* Source extract *
__________________________________________________

Arbitration - Appeal from award - Application for leave - Arbitrator determined agreed sum in default not a penalty - Whether manifest error of law

Legislation:

Commercial Arbitration Act 1985 (WA), s 38(5)

Result:

Leave to appeal refused

Representation:

Counsel:

Claimant:     Ms M A Jordan

Respondents                 :     Mr P K Walton

Solicitors:

Claimant:     Clayton Utz

Respondents                 :     Jackson McDonald

Case(s) referred to in judgment(s):

AMEV-UDC Finance Limited v Austin & Anor (1986) 162 CLR 170

Bridge v Campbell Discount Company Limited [1962] AC 600

Clydebank Engineering and Shipbuilding Co v Don Jose Ramos Yquierdo y Castaneda [1905] AC 6

Cooden Engineering Co Ltd v Stanford [1953] 1 QB 8

Elsley v J G Collins Insurance Agencies Ltd (1978) 83 DLR (3d) 1

Esanda Finance Corporation Ltd v Plessing (1989) 166 CLR 131

Masawa Australasia Pty Ltd v J Corp Pty Ltd [2000] WASC 5

Multiplex Constructions Pty Ltd v Abgarus Pty Ltd (1992) 33 NSWLR 504

O'Dea v All States Leasing System (WA) Pty Ltd & Ors (1983) 152 CLR 359

Pioneer Shipping Ltd v BTP Tioxide Ltd - The Nema [1982] AC 724

Public Works Commissioner v Hills [1906] AC 368

Robophone Facilities Ltd v Blank [1996] 1 WLR 1428

UDR Equipment Pty Ltd v Afkos Industries Pty Ltd [2000] WASC 57

Case(s) also cited:

Citicorp Australia Limited v Hendry & Ors (1985) 4 NSWLR 1

Promenade Investments Pty Ltd v State of New South Wales [1992] 26 NSWLR 203

  1. PARKER J: The claimant seeks leave, pursuant to s 38 of the Commercial Arbitration Act 1985, to appeal from an interim award of an arbitrator by which it was determined that an amount of $3000 per week stipulated in a building contract between the claimant and the respondents was enforceable as liquidated damages for delay by the claimant in the completion of the contract works.  This issue had been posed by the claimant and the respondents to the arbitrator as a preliminary issue in an arbitration to which they were the parties.  Hence, the award of the arbitrator is an interim one.

__________________________________________________

* Extracted records *
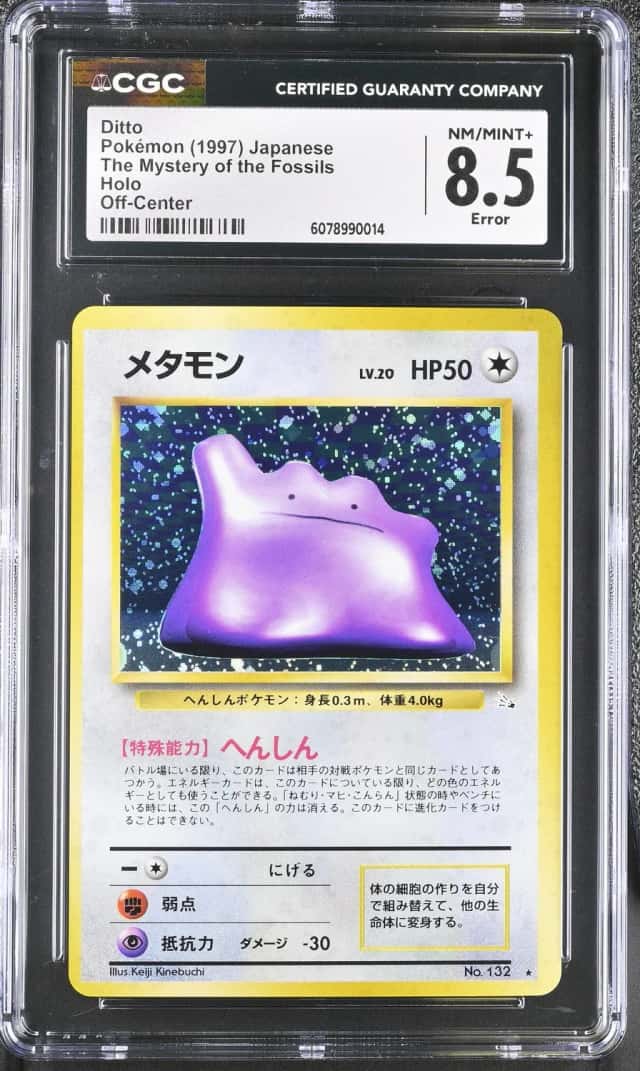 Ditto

__________________________________________________

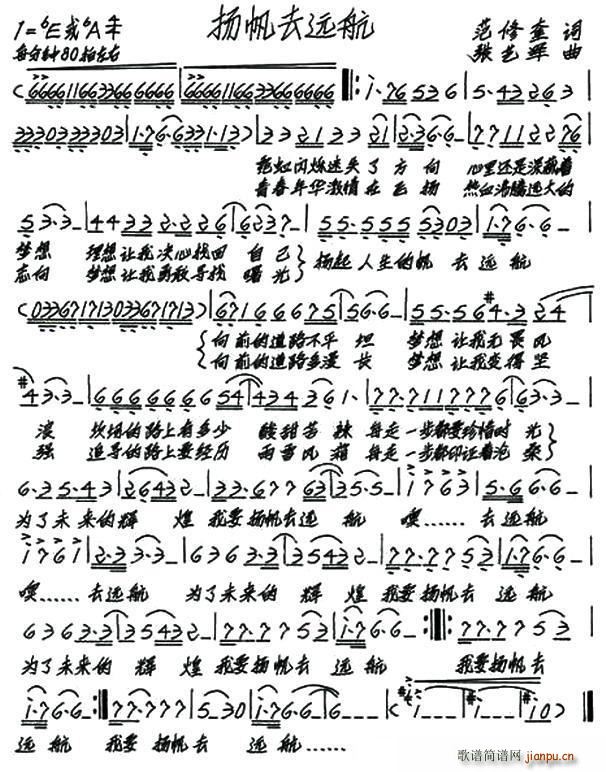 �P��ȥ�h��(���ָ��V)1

__________________________________________________

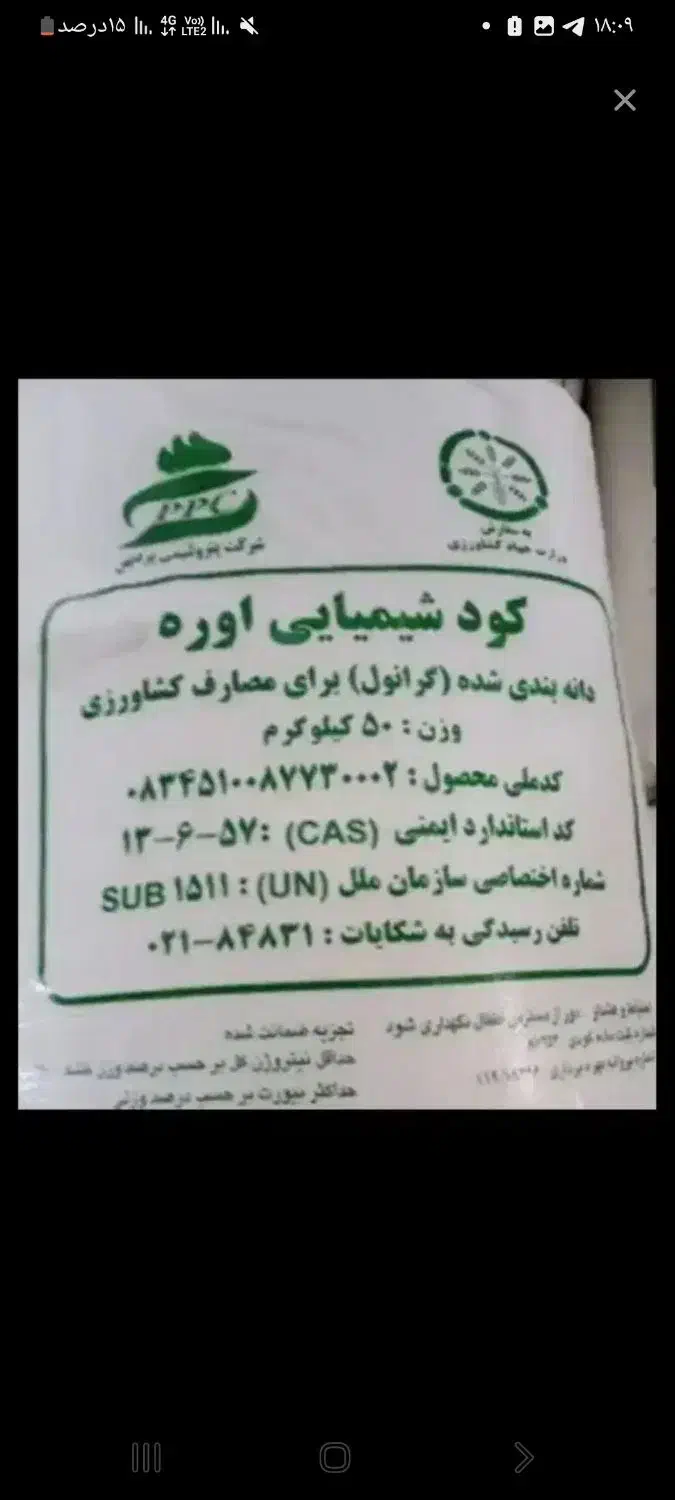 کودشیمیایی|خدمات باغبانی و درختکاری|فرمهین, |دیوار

__________________________________________________

* Set of tasks *
1) Answer these questions from the arbitration judgment extract.
(a) Which statute and section are listed under "Legislation"?
(b) What result does the extract record?
(c) What weekly amount did the building contract stipulate?
2) Write a continuation of the arbitration judgment extract, starting after its last sentence.

* Responses to the tasks *
1)
(a) The Commercial Arbitration Act 1985 (WA), s 38(5).
(b) Leave to appeal refused.
(c) $3000 per week.

2)
  2. The building contract was for the construction by the claimant of a residence for the respondents.  The contract sum was $1,718,400.  The contract specified a date for practical completion of 4 May 1998.  Practical completion was not achieved by that date.  There seem to have been no extensions of the time for practical completion determined by the contract architect.  The amount certified by the architect, as due and payable by the claimant pursuant to the contract as liquidated damages, was $75,000.  This was calculated at the rate stipulated in the contract of $3,000 per week.  The claimant disputed its liability to pay anything by way of liquidated damages on the basis that the provision in the building contract was not enforceable as a matter of law, being a penalty.

  3. It was this issue which was referred to, considered and determined by the arbitrator.  By his interim award, dated 17 April 2000, it was determined that the provision of the contract providing for Liquidated and Ascertained Damages at the rate of $3,000 per week:

    " … is not a penalty and is enforceable within the terms of the contract and at law."

  4. It is from this interim award that leave to appeal is sought by the claimant with the view to the whole of the interim award being set aside.

  5. The contract was in a standard form in general use, being The Building Works Contract - JCC-D 1994 without Quantities, the second edition approved 9 August 1994, of the Joint Contracts Committee of the Royal Australian Institute of Architects, the Master Builders Australia Incorporated and the Building Owners and Managers Association of Australia Limited.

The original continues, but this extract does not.